─── Material provided ───

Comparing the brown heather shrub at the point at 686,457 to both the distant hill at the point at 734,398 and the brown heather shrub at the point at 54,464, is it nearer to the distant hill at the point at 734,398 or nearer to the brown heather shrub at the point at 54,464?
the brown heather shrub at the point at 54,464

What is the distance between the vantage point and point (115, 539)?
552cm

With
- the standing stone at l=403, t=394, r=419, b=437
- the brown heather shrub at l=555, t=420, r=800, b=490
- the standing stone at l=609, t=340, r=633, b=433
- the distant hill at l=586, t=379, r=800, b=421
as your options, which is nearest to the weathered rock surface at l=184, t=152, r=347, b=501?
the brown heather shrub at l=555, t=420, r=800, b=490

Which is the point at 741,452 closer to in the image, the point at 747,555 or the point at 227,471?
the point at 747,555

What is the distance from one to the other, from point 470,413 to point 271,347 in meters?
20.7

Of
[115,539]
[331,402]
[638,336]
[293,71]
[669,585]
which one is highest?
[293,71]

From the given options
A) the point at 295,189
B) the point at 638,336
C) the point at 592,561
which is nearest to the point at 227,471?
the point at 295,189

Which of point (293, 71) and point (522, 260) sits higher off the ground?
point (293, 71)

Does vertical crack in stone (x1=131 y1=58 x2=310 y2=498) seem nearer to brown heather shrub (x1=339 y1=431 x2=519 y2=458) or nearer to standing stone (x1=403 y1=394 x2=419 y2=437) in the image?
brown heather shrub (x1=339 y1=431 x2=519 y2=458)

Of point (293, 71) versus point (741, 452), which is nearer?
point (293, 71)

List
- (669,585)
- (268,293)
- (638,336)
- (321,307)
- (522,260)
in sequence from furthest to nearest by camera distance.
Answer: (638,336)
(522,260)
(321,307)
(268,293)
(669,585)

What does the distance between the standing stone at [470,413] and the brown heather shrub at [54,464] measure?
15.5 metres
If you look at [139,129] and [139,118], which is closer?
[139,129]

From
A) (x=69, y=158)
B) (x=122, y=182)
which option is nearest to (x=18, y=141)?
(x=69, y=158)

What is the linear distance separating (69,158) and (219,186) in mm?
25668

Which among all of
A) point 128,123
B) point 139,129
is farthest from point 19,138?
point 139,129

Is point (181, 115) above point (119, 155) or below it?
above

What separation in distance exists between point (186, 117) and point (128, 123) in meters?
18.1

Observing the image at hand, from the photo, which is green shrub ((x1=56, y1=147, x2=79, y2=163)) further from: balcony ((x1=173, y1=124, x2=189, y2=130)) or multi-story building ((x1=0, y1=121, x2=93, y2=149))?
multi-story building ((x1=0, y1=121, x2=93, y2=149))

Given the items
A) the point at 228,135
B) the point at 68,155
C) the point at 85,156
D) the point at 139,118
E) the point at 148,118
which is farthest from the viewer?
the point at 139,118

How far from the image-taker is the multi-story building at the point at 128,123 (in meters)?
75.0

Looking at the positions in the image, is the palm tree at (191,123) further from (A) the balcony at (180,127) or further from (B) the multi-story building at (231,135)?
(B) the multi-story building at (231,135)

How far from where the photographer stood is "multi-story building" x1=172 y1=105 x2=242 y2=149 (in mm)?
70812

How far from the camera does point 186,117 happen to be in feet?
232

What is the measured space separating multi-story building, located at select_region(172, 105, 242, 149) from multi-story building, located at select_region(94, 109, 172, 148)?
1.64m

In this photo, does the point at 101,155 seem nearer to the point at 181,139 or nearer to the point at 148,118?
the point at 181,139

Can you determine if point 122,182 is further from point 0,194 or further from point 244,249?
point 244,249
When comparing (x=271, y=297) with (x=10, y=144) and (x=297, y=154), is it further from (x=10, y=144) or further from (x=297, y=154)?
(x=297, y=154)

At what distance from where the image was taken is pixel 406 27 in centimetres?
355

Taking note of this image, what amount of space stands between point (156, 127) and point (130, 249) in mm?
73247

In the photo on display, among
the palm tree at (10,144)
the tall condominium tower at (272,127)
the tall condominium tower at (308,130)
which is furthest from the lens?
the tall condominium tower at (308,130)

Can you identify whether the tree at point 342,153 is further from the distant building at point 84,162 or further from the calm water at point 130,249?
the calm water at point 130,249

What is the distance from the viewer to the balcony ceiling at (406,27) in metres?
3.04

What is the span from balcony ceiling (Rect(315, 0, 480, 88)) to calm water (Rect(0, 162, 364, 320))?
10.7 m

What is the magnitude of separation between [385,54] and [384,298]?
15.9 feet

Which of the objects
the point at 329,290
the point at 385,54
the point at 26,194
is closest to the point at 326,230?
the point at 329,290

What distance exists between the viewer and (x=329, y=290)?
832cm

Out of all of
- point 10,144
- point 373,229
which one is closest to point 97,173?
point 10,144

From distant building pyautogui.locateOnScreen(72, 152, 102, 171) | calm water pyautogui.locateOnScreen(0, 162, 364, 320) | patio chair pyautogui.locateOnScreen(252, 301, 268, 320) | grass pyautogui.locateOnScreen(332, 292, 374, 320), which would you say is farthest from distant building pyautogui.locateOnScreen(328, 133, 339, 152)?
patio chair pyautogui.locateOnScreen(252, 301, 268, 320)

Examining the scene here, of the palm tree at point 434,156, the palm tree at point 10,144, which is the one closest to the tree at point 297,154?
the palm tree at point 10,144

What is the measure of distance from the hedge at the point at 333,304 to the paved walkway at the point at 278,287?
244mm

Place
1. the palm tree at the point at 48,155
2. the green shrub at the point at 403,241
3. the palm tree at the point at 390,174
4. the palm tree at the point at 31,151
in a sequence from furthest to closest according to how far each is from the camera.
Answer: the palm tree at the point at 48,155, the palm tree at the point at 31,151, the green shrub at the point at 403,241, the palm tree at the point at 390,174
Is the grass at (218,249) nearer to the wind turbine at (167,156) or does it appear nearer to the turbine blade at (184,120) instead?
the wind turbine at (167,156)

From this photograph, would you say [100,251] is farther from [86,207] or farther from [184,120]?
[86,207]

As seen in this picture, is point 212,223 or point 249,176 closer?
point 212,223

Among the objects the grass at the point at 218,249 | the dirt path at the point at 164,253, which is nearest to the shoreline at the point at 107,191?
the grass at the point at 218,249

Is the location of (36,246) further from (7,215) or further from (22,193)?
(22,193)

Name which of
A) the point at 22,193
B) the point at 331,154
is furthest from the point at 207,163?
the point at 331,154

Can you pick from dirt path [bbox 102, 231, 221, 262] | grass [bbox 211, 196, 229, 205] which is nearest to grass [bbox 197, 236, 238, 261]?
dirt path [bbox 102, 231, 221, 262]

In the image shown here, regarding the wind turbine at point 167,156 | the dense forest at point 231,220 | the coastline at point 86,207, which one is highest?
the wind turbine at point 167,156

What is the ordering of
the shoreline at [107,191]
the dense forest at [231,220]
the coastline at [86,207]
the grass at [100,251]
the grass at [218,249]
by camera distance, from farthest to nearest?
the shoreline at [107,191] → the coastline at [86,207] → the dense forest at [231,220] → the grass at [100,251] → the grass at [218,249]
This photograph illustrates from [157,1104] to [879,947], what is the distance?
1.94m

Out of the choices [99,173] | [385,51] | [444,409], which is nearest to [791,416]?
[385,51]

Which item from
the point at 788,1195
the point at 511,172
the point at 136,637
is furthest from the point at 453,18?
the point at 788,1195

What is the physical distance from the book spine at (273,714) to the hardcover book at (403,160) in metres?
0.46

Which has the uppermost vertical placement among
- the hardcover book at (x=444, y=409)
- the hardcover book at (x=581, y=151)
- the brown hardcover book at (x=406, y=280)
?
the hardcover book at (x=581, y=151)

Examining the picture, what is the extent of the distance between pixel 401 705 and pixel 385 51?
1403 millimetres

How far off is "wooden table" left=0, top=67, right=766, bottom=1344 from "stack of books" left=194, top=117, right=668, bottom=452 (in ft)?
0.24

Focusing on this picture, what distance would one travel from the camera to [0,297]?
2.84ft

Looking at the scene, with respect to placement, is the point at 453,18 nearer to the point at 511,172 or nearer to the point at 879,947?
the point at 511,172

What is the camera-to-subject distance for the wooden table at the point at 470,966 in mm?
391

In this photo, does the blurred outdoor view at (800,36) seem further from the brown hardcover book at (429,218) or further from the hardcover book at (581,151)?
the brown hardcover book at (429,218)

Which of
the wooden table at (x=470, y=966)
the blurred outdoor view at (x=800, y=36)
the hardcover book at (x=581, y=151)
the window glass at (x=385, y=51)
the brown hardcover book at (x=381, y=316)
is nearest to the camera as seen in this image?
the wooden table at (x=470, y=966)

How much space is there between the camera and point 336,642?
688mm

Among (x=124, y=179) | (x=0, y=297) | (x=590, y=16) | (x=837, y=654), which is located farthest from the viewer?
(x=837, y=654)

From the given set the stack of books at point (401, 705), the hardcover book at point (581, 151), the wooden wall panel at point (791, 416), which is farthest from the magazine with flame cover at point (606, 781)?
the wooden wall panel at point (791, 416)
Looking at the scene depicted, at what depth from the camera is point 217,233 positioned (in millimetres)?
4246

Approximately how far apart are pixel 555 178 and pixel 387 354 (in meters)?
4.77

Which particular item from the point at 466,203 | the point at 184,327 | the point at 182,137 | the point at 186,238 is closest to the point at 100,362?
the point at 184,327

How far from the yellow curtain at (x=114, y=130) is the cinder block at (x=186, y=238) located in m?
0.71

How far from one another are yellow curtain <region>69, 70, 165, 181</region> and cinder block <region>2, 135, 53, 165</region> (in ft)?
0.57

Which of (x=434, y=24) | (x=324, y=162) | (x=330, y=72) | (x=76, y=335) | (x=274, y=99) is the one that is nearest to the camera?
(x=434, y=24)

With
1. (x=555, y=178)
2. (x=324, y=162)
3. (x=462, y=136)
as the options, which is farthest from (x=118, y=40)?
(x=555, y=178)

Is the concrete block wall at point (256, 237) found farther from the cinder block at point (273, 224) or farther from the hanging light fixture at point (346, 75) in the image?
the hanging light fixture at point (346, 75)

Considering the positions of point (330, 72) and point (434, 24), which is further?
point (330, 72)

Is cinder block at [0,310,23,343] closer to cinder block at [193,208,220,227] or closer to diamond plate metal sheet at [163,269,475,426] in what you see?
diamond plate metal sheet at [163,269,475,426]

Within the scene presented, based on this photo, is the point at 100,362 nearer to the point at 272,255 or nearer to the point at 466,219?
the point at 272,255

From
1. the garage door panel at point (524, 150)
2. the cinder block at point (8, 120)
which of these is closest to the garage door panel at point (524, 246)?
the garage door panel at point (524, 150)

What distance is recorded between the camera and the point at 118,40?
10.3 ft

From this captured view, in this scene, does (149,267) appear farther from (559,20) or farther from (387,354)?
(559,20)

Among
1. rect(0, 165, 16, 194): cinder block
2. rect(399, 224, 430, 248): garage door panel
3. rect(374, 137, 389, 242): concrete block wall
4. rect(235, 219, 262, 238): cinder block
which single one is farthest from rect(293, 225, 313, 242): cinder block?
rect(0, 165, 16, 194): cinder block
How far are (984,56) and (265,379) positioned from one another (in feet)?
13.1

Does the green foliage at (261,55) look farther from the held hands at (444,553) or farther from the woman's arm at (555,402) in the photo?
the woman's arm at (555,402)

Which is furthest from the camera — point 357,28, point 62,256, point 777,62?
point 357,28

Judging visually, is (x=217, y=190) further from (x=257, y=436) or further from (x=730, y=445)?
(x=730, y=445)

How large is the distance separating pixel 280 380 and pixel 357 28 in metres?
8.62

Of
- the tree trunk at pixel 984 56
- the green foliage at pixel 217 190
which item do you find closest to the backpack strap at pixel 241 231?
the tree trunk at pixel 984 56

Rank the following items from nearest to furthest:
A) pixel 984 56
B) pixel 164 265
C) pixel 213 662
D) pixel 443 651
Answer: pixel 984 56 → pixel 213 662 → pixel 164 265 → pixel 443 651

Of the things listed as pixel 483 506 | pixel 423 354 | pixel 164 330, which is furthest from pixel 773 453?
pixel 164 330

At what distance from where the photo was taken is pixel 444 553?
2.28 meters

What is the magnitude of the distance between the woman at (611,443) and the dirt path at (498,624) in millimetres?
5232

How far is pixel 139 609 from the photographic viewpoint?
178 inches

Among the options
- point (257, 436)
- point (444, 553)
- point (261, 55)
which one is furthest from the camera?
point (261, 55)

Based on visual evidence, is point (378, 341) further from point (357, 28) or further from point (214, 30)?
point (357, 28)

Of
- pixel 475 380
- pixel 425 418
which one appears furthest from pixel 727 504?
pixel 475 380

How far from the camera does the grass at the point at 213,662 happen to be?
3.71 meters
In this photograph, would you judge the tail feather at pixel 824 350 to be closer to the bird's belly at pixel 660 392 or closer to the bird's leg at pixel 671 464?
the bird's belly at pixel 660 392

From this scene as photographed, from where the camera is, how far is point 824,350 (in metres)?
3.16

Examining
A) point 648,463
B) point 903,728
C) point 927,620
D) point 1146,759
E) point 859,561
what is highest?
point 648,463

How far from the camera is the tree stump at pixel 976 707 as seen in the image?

───

What you have to do => In the material from the line containing "Of the things" through the end, swap "tail feather" for "wing feather" and reproduce those lines with nothing else altered.

Exercise answer =>
Of the things listed as pixel 483 506 | pixel 423 354 | pixel 164 330, which is furthest from pixel 773 453?
pixel 164 330

At what distance from where the photo was taken is pixel 444 553?
2.28 meters

What is the magnitude of the distance between the woman at (611,443) and the dirt path at (498,624) in millimetres?
5232

How far is pixel 139 609 from the photographic viewpoint?
178 inches

Among the options
- point (257, 436)
- point (444, 553)
- point (261, 55)
which one is furthest from the camera?
point (261, 55)

Based on visual evidence, is point (378, 341) further from point (357, 28) or further from point (214, 30)?
point (357, 28)

Of
- pixel 475 380
- pixel 425 418
which one appears furthest from pixel 727 504?
pixel 475 380

How far from the camera does the grass at the point at 213,662 happen to be?
3.71 meters
In this photograph, would you judge the wing feather at pixel 824 350 to be closer to the bird's belly at pixel 660 392 or closer to the bird's leg at pixel 671 464?
the bird's belly at pixel 660 392

From this scene as photographed, from where the camera is, how far is point 824,350 (in metres)?
3.16

Examining
A) point 648,463
B) point 903,728
C) point 927,620
D) point 1146,759
E) point 859,561
what is highest?
point 648,463

How far from the camera is the tree stump at pixel 976 707 as seen in the image?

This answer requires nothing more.